Someone recently suggested to me that I need to work on being more mindful, more checked in and more present. Ouch, am I right? If you’ve been reading my work for a while, then you know that I don’t try to portray myself and my life as being perfect. Certainly not in the way I eat, or move and this mindset stuff is always a work in progress. I share honestly because I  believe that we’re really more similar than we are different: we’re all just trying to do our best. If you struggle with staying present and in the moment, I think you’re probably in the majority – welcome to the club.

When I was accused of being out to lunch, yes, I was a touch insulted. But they were right, and I’m open to it. My one and only parameter for agreeing to practice a little mindfulness: it must not take up extra time.  That is: I need to be able to incorporate it into the tasks I’m already doing. Well, I’ve found a few things that create minimal intrusion into my day and I thought I’d share them with you, in case you’re like me: time-strapped and not always the most present person in the room. The truth is, bringing ourselves back into the moment doesn’t need to be a long, complicated ordeal. Calling ourselves away from the stories and back into the moment is something that we actually owe to ourselves, and if I’m being honest, it’s a form of respect that we owe to those around us.
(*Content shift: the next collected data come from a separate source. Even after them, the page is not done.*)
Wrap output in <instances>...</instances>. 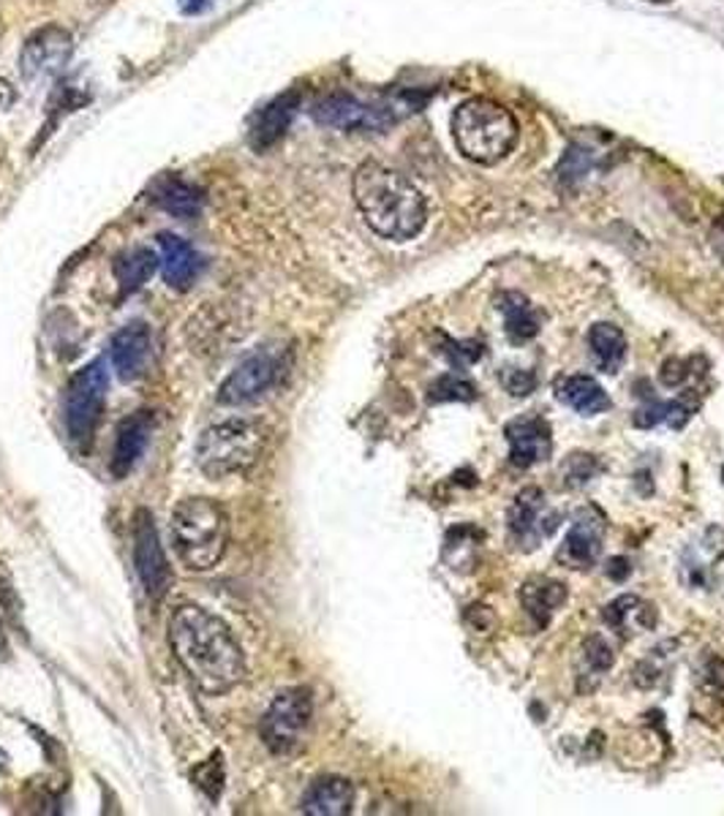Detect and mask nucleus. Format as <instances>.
Returning a JSON list of instances; mask_svg holds the SVG:
<instances>
[{
    "mask_svg": "<svg viewBox=\"0 0 724 816\" xmlns=\"http://www.w3.org/2000/svg\"><path fill=\"white\" fill-rule=\"evenodd\" d=\"M170 645L205 695H226L245 678L243 648L219 615L183 605L170 618Z\"/></svg>",
    "mask_w": 724,
    "mask_h": 816,
    "instance_id": "obj_1",
    "label": "nucleus"
},
{
    "mask_svg": "<svg viewBox=\"0 0 724 816\" xmlns=\"http://www.w3.org/2000/svg\"><path fill=\"white\" fill-rule=\"evenodd\" d=\"M352 188L362 218L378 237L406 243L425 229V197L400 172L376 161H365L354 172Z\"/></svg>",
    "mask_w": 724,
    "mask_h": 816,
    "instance_id": "obj_2",
    "label": "nucleus"
},
{
    "mask_svg": "<svg viewBox=\"0 0 724 816\" xmlns=\"http://www.w3.org/2000/svg\"><path fill=\"white\" fill-rule=\"evenodd\" d=\"M449 128H453V139L464 159L482 166L504 161L521 139V126H517L515 115L506 106L482 96L466 98L464 104L455 106Z\"/></svg>",
    "mask_w": 724,
    "mask_h": 816,
    "instance_id": "obj_3",
    "label": "nucleus"
},
{
    "mask_svg": "<svg viewBox=\"0 0 724 816\" xmlns=\"http://www.w3.org/2000/svg\"><path fill=\"white\" fill-rule=\"evenodd\" d=\"M230 545V517L213 499H183L172 512V547L191 572H208Z\"/></svg>",
    "mask_w": 724,
    "mask_h": 816,
    "instance_id": "obj_4",
    "label": "nucleus"
},
{
    "mask_svg": "<svg viewBox=\"0 0 724 816\" xmlns=\"http://www.w3.org/2000/svg\"><path fill=\"white\" fill-rule=\"evenodd\" d=\"M265 428L250 419H230L199 435L197 463L208 477L224 479L256 466L265 452Z\"/></svg>",
    "mask_w": 724,
    "mask_h": 816,
    "instance_id": "obj_5",
    "label": "nucleus"
},
{
    "mask_svg": "<svg viewBox=\"0 0 724 816\" xmlns=\"http://www.w3.org/2000/svg\"><path fill=\"white\" fill-rule=\"evenodd\" d=\"M107 362L96 360L74 373L66 389V430L71 441L87 446L98 422H102L104 406H107Z\"/></svg>",
    "mask_w": 724,
    "mask_h": 816,
    "instance_id": "obj_6",
    "label": "nucleus"
},
{
    "mask_svg": "<svg viewBox=\"0 0 724 816\" xmlns=\"http://www.w3.org/2000/svg\"><path fill=\"white\" fill-rule=\"evenodd\" d=\"M314 715L308 689H287L270 702L259 721V735L272 754H289L303 743Z\"/></svg>",
    "mask_w": 724,
    "mask_h": 816,
    "instance_id": "obj_7",
    "label": "nucleus"
},
{
    "mask_svg": "<svg viewBox=\"0 0 724 816\" xmlns=\"http://www.w3.org/2000/svg\"><path fill=\"white\" fill-rule=\"evenodd\" d=\"M311 117L319 126L338 128V131L378 133L395 126L400 120V112L395 109L393 102L367 104L358 96H349V93H330L311 106Z\"/></svg>",
    "mask_w": 724,
    "mask_h": 816,
    "instance_id": "obj_8",
    "label": "nucleus"
},
{
    "mask_svg": "<svg viewBox=\"0 0 724 816\" xmlns=\"http://www.w3.org/2000/svg\"><path fill=\"white\" fill-rule=\"evenodd\" d=\"M133 567H137L142 588L150 599H164L172 588V567L166 561V552L159 541L150 512L139 510L133 517Z\"/></svg>",
    "mask_w": 724,
    "mask_h": 816,
    "instance_id": "obj_9",
    "label": "nucleus"
},
{
    "mask_svg": "<svg viewBox=\"0 0 724 816\" xmlns=\"http://www.w3.org/2000/svg\"><path fill=\"white\" fill-rule=\"evenodd\" d=\"M74 53V42H71L69 31L58 25H47L42 31L33 33L25 42L20 55V71L25 82H38V80H52L60 71L66 69V63L71 60Z\"/></svg>",
    "mask_w": 724,
    "mask_h": 816,
    "instance_id": "obj_10",
    "label": "nucleus"
},
{
    "mask_svg": "<svg viewBox=\"0 0 724 816\" xmlns=\"http://www.w3.org/2000/svg\"><path fill=\"white\" fill-rule=\"evenodd\" d=\"M278 382V360L267 351L245 357L219 389V404L243 406L261 398Z\"/></svg>",
    "mask_w": 724,
    "mask_h": 816,
    "instance_id": "obj_11",
    "label": "nucleus"
},
{
    "mask_svg": "<svg viewBox=\"0 0 724 816\" xmlns=\"http://www.w3.org/2000/svg\"><path fill=\"white\" fill-rule=\"evenodd\" d=\"M510 534L523 550H534L539 539L553 534L559 525V512H548L545 493L539 488H526L515 501H512L510 514H506Z\"/></svg>",
    "mask_w": 724,
    "mask_h": 816,
    "instance_id": "obj_12",
    "label": "nucleus"
},
{
    "mask_svg": "<svg viewBox=\"0 0 724 816\" xmlns=\"http://www.w3.org/2000/svg\"><path fill=\"white\" fill-rule=\"evenodd\" d=\"M506 441H510V461L517 468H532L545 463L553 452V430L542 417H517L506 422Z\"/></svg>",
    "mask_w": 724,
    "mask_h": 816,
    "instance_id": "obj_13",
    "label": "nucleus"
},
{
    "mask_svg": "<svg viewBox=\"0 0 724 816\" xmlns=\"http://www.w3.org/2000/svg\"><path fill=\"white\" fill-rule=\"evenodd\" d=\"M109 357L122 382H137L150 371L153 362V335L144 322H131L115 333Z\"/></svg>",
    "mask_w": 724,
    "mask_h": 816,
    "instance_id": "obj_14",
    "label": "nucleus"
},
{
    "mask_svg": "<svg viewBox=\"0 0 724 816\" xmlns=\"http://www.w3.org/2000/svg\"><path fill=\"white\" fill-rule=\"evenodd\" d=\"M605 547V520L594 510L577 512L564 545H561L559 561L570 569H588L597 563Z\"/></svg>",
    "mask_w": 724,
    "mask_h": 816,
    "instance_id": "obj_15",
    "label": "nucleus"
},
{
    "mask_svg": "<svg viewBox=\"0 0 724 816\" xmlns=\"http://www.w3.org/2000/svg\"><path fill=\"white\" fill-rule=\"evenodd\" d=\"M297 109H300V93L289 91V93H283V96L272 98L265 109L256 112L254 126H250V133H248L250 148H254L256 153H265L267 148H272V144H276L278 139L287 133V128L292 126Z\"/></svg>",
    "mask_w": 724,
    "mask_h": 816,
    "instance_id": "obj_16",
    "label": "nucleus"
},
{
    "mask_svg": "<svg viewBox=\"0 0 724 816\" xmlns=\"http://www.w3.org/2000/svg\"><path fill=\"white\" fill-rule=\"evenodd\" d=\"M150 433H153V417L150 411H137L133 417L122 419L118 428V439H115L113 461H109V471L122 479L133 471L139 457L148 450Z\"/></svg>",
    "mask_w": 724,
    "mask_h": 816,
    "instance_id": "obj_17",
    "label": "nucleus"
},
{
    "mask_svg": "<svg viewBox=\"0 0 724 816\" xmlns=\"http://www.w3.org/2000/svg\"><path fill=\"white\" fill-rule=\"evenodd\" d=\"M159 248H161V272H164L166 287L177 289V292H186L191 289V283L197 281L199 272H202V259H199L197 250L186 243L177 234H159Z\"/></svg>",
    "mask_w": 724,
    "mask_h": 816,
    "instance_id": "obj_18",
    "label": "nucleus"
},
{
    "mask_svg": "<svg viewBox=\"0 0 724 816\" xmlns=\"http://www.w3.org/2000/svg\"><path fill=\"white\" fill-rule=\"evenodd\" d=\"M354 806V784L341 776L316 779L303 795V814L311 816H343Z\"/></svg>",
    "mask_w": 724,
    "mask_h": 816,
    "instance_id": "obj_19",
    "label": "nucleus"
},
{
    "mask_svg": "<svg viewBox=\"0 0 724 816\" xmlns=\"http://www.w3.org/2000/svg\"><path fill=\"white\" fill-rule=\"evenodd\" d=\"M150 199L175 218H197L202 212L205 191L177 175H161L150 186Z\"/></svg>",
    "mask_w": 724,
    "mask_h": 816,
    "instance_id": "obj_20",
    "label": "nucleus"
},
{
    "mask_svg": "<svg viewBox=\"0 0 724 816\" xmlns=\"http://www.w3.org/2000/svg\"><path fill=\"white\" fill-rule=\"evenodd\" d=\"M495 307L504 316V333L512 343H526L542 329V313L517 292H501Z\"/></svg>",
    "mask_w": 724,
    "mask_h": 816,
    "instance_id": "obj_21",
    "label": "nucleus"
},
{
    "mask_svg": "<svg viewBox=\"0 0 724 816\" xmlns=\"http://www.w3.org/2000/svg\"><path fill=\"white\" fill-rule=\"evenodd\" d=\"M567 599V588L564 583L559 580H548V578H532L523 583L521 588V602L526 607L528 618H534V623L542 629L553 613L564 605Z\"/></svg>",
    "mask_w": 724,
    "mask_h": 816,
    "instance_id": "obj_22",
    "label": "nucleus"
},
{
    "mask_svg": "<svg viewBox=\"0 0 724 816\" xmlns=\"http://www.w3.org/2000/svg\"><path fill=\"white\" fill-rule=\"evenodd\" d=\"M605 620L612 631H618L621 637L640 634V631L654 629L656 613L649 602L638 599V596H618L616 602H610L605 610Z\"/></svg>",
    "mask_w": 724,
    "mask_h": 816,
    "instance_id": "obj_23",
    "label": "nucleus"
},
{
    "mask_svg": "<svg viewBox=\"0 0 724 816\" xmlns=\"http://www.w3.org/2000/svg\"><path fill=\"white\" fill-rule=\"evenodd\" d=\"M588 346H592V357L597 368L607 376L621 371L623 360H627V335L621 327L610 322H599L588 329Z\"/></svg>",
    "mask_w": 724,
    "mask_h": 816,
    "instance_id": "obj_24",
    "label": "nucleus"
},
{
    "mask_svg": "<svg viewBox=\"0 0 724 816\" xmlns=\"http://www.w3.org/2000/svg\"><path fill=\"white\" fill-rule=\"evenodd\" d=\"M559 400L583 417H597L610 408L605 387L592 376H570L559 384Z\"/></svg>",
    "mask_w": 724,
    "mask_h": 816,
    "instance_id": "obj_25",
    "label": "nucleus"
},
{
    "mask_svg": "<svg viewBox=\"0 0 724 816\" xmlns=\"http://www.w3.org/2000/svg\"><path fill=\"white\" fill-rule=\"evenodd\" d=\"M161 267V256L150 248H131L115 259L113 272L120 283L122 294L139 292Z\"/></svg>",
    "mask_w": 724,
    "mask_h": 816,
    "instance_id": "obj_26",
    "label": "nucleus"
},
{
    "mask_svg": "<svg viewBox=\"0 0 724 816\" xmlns=\"http://www.w3.org/2000/svg\"><path fill=\"white\" fill-rule=\"evenodd\" d=\"M698 411V398H689V395H681L676 400H649V406L640 408L634 413V424L638 428H654V424H667L673 430H681L689 419L694 417Z\"/></svg>",
    "mask_w": 724,
    "mask_h": 816,
    "instance_id": "obj_27",
    "label": "nucleus"
},
{
    "mask_svg": "<svg viewBox=\"0 0 724 816\" xmlns=\"http://www.w3.org/2000/svg\"><path fill=\"white\" fill-rule=\"evenodd\" d=\"M428 400H431V404H449V400H464V404H471V400H477V389H475V384L466 382V378L447 373V376L436 378V382L431 384V389H428Z\"/></svg>",
    "mask_w": 724,
    "mask_h": 816,
    "instance_id": "obj_28",
    "label": "nucleus"
},
{
    "mask_svg": "<svg viewBox=\"0 0 724 816\" xmlns=\"http://www.w3.org/2000/svg\"><path fill=\"white\" fill-rule=\"evenodd\" d=\"M599 471V463L594 455H570L561 466V477L567 479V488H583Z\"/></svg>",
    "mask_w": 724,
    "mask_h": 816,
    "instance_id": "obj_29",
    "label": "nucleus"
},
{
    "mask_svg": "<svg viewBox=\"0 0 724 816\" xmlns=\"http://www.w3.org/2000/svg\"><path fill=\"white\" fill-rule=\"evenodd\" d=\"M191 776L194 781H197L199 790H205L210 801H215V797L221 795V790H224V765H221V754H215L208 762L199 765Z\"/></svg>",
    "mask_w": 724,
    "mask_h": 816,
    "instance_id": "obj_30",
    "label": "nucleus"
},
{
    "mask_svg": "<svg viewBox=\"0 0 724 816\" xmlns=\"http://www.w3.org/2000/svg\"><path fill=\"white\" fill-rule=\"evenodd\" d=\"M588 170H592V153L583 150L581 144H572L564 153V159H561L559 177L567 183H577L588 175Z\"/></svg>",
    "mask_w": 724,
    "mask_h": 816,
    "instance_id": "obj_31",
    "label": "nucleus"
},
{
    "mask_svg": "<svg viewBox=\"0 0 724 816\" xmlns=\"http://www.w3.org/2000/svg\"><path fill=\"white\" fill-rule=\"evenodd\" d=\"M501 384L506 387V393H512L515 398H526L537 389V376L532 371H521V368H504L501 373Z\"/></svg>",
    "mask_w": 724,
    "mask_h": 816,
    "instance_id": "obj_32",
    "label": "nucleus"
},
{
    "mask_svg": "<svg viewBox=\"0 0 724 816\" xmlns=\"http://www.w3.org/2000/svg\"><path fill=\"white\" fill-rule=\"evenodd\" d=\"M586 658L594 669H607L612 664V651L603 637H594L586 645Z\"/></svg>",
    "mask_w": 724,
    "mask_h": 816,
    "instance_id": "obj_33",
    "label": "nucleus"
},
{
    "mask_svg": "<svg viewBox=\"0 0 724 816\" xmlns=\"http://www.w3.org/2000/svg\"><path fill=\"white\" fill-rule=\"evenodd\" d=\"M210 5H213V0H180L183 14H202Z\"/></svg>",
    "mask_w": 724,
    "mask_h": 816,
    "instance_id": "obj_34",
    "label": "nucleus"
},
{
    "mask_svg": "<svg viewBox=\"0 0 724 816\" xmlns=\"http://www.w3.org/2000/svg\"><path fill=\"white\" fill-rule=\"evenodd\" d=\"M5 653H9V637H5L3 620H0V658H5Z\"/></svg>",
    "mask_w": 724,
    "mask_h": 816,
    "instance_id": "obj_35",
    "label": "nucleus"
},
{
    "mask_svg": "<svg viewBox=\"0 0 724 816\" xmlns=\"http://www.w3.org/2000/svg\"><path fill=\"white\" fill-rule=\"evenodd\" d=\"M716 248H720V254L724 259V221H720V226H716Z\"/></svg>",
    "mask_w": 724,
    "mask_h": 816,
    "instance_id": "obj_36",
    "label": "nucleus"
},
{
    "mask_svg": "<svg viewBox=\"0 0 724 816\" xmlns=\"http://www.w3.org/2000/svg\"><path fill=\"white\" fill-rule=\"evenodd\" d=\"M649 3H670V0H649Z\"/></svg>",
    "mask_w": 724,
    "mask_h": 816,
    "instance_id": "obj_37",
    "label": "nucleus"
}]
</instances>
  • Go back to your breath. Hands down, the simplest way that I’ve found for getting back to the present is to slow down and tune into my breath. Slow it way down, count to 4 on the inhale and notice the physical sensations. Count to 4 on the exhale and allow yourself to soften, melt and relax.
  • Walk without distraction: When you’re walking outdoors especially, but when you’re walking anywhere really, put your phone away and use that time to specifically get curious about what’s around you right now. Take just a few minutes to notice your surroundings, feel the earth under your feet, notice the temperature of the air, the sounds and smells. Tune into that moment.
  • Enjoy without distraction: Take a couple of moments to yourself when you’re enjoying your coffee, or whatever it is that you enjoy. Take just just two minutes to notice and appreciate the flavours, textures, smells, temperatures, how the mug feels in your hand, the sound of your spoon when you stir, how the first sip for you. We most often are either unfocused or rushing and don’t truly tune into the simple enjoyment that’s right in front of us.

The truth is, this stuff sounds super simple, but it’s normal to notice our thoughts leaving the room, and we’ll have to call them back. Approach this little exercise with curiosity, not judgement and get ready for a rewarding practice that will help you be more present for yourself and also for those around you.